[Stated task A] Filter the rows below, keeping only those that contain the string "results", and copy each one you keep.

------------------------

How to avoid: Get an airline credit card. Most co-branded cards (United Explorer, Delta Gold, AA Aviator Red) include a free checked bag for you and companions on the same reservation. Carry a status match challenge if you fly 10+ times per year. Book in Basic Economy and use a carry-on only strategy.
2. Seat Selection Fees
Airlines now charge for standard seat selection — not just exit rows and premium seats. Want to sit next to your travel companion? That's $10-35 per person each way on most US carriers. British Airways and Ryanair charge for any advance seat selection including standard seats.
How to avoid: Wait until check-in (24 hours before departure) when seats are assigned for free. Use online check-in the moment it opens and choose from whatever's left. If you're traveling with a companion, check in both tickets simultaneously. For those who want guaranteed adjacent seats, buy standard economy (not Basic) where seat selection is included, or join the airline's loyalty program.
3. Carry-On Bag Fees (Basic Economy)
Frontier, Spirit, and Ryanair charge for carry-on bags larger than a personal item. Frontier's carry-on fee ranges from $40-65 each way. Spirit charges $40-65 depending on when you pay. Ryanair's priority boarding (which includes a carry-on) starts at €6 if added during booking.
How to avoid: Master the personal item. A 45-liter backpack that fits under the seat eliminates the need for a carry-on on most routes. Packing cubes and a compression system make this work for trips up to 10 days.
4. Change and Cancellation Fees
US airlines eliminated most change fees on standard economy tickets in 2020, but Basic Economy tickets remain non-changeable and non-refundable. International carriers still charge $50-200 for changes. Lufthansa Group carriers charge €50-70 for date changes on economy tickets purchased in Europe.
How to avoid: Never book Basic Economy if there's any chance your plans will change. Book standard economy or main cabin for flexibility. Within 24 hours of booking, US law requires all airlines to offer full refunds for any ticket — use this window to firm up your plans.
5. Priority Boarding Fees
Airlines charge $15-50 for early boarding access. This fee gates access to overhead bin space — if you board late, your carry-on may be gate-checked (free, but you lose your bag at the door).
How to avoid: Hold an airline credit card — most include priority boarding. Get elite status through a status match. Or simply don't bring a carry-on — a personal item that fits under the seat means you never need overhead bin space.
6. Booking Fees (OTAs)

------------------------

[Stated task B] List every numbered section heading in the airline fees passage above.

[Items]

------------------------

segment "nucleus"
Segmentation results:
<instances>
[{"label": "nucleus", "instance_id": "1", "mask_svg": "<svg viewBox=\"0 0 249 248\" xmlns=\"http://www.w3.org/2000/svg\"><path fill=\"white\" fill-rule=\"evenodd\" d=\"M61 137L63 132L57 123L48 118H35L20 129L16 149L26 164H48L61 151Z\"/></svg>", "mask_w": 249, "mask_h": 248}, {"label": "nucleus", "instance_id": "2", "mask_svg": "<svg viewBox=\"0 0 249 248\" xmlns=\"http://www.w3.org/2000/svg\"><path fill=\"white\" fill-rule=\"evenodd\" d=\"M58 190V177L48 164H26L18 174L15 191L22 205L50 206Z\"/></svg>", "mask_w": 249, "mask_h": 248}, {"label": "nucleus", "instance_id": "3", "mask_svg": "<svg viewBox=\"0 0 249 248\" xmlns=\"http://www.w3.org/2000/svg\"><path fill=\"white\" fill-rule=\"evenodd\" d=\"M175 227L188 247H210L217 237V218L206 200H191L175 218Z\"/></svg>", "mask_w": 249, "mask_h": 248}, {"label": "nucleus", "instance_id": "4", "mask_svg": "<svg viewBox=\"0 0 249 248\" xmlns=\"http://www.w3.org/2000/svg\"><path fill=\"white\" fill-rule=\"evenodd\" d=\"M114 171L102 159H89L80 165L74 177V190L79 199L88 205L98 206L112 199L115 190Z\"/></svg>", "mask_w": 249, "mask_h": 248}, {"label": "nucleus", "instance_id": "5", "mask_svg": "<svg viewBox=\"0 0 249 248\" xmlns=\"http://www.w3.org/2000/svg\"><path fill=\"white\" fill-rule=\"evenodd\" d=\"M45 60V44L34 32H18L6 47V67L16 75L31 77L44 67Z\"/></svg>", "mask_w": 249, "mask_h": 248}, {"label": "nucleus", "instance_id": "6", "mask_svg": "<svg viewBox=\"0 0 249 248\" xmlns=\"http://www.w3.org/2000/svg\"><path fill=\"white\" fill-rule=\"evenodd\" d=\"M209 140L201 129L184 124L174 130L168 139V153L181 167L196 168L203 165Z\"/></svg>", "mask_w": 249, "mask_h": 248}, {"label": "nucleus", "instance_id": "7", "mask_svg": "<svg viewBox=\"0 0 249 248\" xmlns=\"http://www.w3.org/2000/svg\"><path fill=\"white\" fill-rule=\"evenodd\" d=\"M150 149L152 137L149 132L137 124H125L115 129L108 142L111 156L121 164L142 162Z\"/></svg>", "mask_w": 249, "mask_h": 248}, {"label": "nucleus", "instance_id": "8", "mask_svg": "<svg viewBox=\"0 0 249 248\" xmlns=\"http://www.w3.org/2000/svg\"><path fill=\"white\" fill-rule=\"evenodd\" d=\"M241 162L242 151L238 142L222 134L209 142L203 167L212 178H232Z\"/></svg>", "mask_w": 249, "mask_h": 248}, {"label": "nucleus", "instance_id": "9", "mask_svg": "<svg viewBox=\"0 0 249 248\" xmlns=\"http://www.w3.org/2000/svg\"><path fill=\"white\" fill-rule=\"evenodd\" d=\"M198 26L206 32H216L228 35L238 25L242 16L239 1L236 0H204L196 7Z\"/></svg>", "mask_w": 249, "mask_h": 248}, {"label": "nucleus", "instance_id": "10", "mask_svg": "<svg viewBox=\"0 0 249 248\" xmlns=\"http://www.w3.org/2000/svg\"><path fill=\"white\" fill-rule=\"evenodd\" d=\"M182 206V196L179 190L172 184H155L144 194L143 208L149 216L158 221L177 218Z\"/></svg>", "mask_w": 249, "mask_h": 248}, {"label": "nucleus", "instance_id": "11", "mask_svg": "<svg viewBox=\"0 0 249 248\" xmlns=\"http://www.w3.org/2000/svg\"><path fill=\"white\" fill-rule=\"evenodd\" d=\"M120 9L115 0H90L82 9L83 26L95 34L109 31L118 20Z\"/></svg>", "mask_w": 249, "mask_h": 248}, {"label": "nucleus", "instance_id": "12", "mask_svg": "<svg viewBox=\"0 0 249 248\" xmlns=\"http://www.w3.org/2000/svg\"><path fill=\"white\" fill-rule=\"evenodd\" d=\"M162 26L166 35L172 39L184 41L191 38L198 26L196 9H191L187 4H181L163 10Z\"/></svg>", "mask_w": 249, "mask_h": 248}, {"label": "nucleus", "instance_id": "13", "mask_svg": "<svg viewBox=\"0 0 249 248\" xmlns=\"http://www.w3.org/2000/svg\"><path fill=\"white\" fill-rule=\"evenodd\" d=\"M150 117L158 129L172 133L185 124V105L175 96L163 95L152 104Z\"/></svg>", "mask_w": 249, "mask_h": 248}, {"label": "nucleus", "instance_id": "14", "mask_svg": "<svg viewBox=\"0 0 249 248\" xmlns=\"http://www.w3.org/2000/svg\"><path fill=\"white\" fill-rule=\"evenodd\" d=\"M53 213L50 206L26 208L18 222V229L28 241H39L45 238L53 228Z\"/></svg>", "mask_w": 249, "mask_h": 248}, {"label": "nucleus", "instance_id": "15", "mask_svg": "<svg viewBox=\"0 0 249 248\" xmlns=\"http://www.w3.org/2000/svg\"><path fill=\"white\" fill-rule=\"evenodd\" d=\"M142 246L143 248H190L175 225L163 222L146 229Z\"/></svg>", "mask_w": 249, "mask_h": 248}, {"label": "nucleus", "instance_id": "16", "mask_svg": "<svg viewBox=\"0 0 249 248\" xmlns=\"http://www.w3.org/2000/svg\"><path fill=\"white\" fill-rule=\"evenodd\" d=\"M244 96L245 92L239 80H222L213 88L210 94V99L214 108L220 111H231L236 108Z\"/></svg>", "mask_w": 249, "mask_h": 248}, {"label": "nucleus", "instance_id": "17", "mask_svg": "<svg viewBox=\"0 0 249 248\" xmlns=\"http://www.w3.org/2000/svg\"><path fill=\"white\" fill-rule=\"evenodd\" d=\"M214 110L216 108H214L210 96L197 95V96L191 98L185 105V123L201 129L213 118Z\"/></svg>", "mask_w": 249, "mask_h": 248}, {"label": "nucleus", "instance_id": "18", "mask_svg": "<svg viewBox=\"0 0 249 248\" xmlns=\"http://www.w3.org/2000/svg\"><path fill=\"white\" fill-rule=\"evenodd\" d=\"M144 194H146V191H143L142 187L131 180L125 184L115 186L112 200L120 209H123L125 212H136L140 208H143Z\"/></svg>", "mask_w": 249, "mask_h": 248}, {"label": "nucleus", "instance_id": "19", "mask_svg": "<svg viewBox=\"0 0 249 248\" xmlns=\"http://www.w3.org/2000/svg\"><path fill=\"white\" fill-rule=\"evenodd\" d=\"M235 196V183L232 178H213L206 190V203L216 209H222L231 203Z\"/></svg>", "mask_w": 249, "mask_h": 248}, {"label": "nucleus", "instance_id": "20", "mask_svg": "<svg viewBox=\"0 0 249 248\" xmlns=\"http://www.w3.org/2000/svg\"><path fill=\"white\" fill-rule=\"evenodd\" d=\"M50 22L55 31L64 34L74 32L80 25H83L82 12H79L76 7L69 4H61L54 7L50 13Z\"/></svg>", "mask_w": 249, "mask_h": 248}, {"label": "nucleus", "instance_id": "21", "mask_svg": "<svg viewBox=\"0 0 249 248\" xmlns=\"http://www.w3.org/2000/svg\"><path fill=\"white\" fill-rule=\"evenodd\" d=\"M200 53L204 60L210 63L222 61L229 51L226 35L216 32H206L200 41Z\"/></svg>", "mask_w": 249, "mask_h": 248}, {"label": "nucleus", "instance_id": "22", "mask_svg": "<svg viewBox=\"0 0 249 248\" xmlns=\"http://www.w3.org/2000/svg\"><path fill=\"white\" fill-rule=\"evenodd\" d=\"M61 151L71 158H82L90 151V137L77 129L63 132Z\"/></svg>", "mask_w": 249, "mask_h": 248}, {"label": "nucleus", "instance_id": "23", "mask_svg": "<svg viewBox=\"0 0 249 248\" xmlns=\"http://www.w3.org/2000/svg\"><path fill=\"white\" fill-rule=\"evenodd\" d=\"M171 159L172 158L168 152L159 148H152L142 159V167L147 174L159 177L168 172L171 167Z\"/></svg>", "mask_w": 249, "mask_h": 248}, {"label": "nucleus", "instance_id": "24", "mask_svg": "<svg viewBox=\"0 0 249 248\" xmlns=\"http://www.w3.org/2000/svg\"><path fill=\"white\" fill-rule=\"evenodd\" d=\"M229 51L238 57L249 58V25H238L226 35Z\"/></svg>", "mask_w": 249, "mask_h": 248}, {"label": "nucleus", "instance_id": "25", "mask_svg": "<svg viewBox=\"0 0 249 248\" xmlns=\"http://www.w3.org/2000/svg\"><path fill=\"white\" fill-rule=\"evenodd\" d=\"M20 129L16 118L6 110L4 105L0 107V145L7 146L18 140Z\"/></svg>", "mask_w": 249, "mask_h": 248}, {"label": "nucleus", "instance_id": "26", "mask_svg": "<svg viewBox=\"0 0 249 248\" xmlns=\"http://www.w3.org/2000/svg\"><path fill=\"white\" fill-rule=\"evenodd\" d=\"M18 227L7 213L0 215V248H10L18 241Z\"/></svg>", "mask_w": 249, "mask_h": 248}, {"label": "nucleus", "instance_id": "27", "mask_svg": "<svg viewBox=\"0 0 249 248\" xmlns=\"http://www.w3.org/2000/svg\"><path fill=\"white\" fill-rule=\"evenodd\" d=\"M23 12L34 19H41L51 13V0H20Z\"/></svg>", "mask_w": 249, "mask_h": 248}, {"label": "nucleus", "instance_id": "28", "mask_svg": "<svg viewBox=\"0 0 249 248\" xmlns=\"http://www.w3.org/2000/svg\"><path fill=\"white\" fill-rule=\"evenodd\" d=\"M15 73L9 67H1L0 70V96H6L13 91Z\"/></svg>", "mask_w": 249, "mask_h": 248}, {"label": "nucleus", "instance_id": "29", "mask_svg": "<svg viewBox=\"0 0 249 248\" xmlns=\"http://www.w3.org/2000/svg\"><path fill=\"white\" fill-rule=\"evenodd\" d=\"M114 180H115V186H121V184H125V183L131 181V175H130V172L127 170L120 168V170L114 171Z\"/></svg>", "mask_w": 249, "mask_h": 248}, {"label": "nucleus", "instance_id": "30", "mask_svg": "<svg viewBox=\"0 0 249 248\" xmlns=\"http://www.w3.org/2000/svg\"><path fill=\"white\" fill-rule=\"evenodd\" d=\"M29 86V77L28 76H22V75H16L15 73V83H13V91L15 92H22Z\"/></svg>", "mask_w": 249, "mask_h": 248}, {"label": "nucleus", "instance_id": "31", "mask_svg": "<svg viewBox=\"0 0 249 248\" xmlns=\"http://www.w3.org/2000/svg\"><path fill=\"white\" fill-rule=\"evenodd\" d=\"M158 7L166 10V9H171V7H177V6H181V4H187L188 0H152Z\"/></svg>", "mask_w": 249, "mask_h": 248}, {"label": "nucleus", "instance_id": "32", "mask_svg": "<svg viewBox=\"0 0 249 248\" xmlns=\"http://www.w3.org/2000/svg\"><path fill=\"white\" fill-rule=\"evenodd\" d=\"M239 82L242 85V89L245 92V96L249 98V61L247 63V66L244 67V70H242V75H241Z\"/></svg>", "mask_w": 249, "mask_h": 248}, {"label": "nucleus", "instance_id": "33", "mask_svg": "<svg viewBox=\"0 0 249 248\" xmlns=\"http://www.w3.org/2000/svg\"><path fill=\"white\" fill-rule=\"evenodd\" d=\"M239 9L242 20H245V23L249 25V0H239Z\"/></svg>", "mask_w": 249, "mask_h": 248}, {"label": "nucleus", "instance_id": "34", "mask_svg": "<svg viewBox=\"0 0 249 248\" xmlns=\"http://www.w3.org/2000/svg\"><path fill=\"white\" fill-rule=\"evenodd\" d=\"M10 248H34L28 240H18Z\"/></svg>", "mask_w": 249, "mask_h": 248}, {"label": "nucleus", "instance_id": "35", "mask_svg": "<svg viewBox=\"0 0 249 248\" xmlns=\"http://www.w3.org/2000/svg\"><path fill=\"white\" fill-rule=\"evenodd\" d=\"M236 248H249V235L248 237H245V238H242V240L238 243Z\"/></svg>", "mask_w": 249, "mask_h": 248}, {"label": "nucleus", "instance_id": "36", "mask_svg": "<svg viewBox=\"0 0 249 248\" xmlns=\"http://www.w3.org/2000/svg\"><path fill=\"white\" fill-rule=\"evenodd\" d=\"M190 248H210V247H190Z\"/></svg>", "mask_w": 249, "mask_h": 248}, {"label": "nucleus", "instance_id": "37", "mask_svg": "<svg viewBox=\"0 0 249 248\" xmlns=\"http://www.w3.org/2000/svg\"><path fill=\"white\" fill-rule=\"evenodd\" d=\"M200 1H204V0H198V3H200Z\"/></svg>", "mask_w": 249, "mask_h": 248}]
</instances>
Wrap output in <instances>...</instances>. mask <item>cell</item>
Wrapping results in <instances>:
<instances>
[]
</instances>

------------------------

[Final result A]
Segmentation results:
Wrapping results in <instances>:

[Final result B]
2. Seat Selection Fees
3. Carry-On Bag Fees (Basic Economy)
4. Change and Cancellation Fees
5. Priority Boarding Fees
6. Booking Fees (OTAs)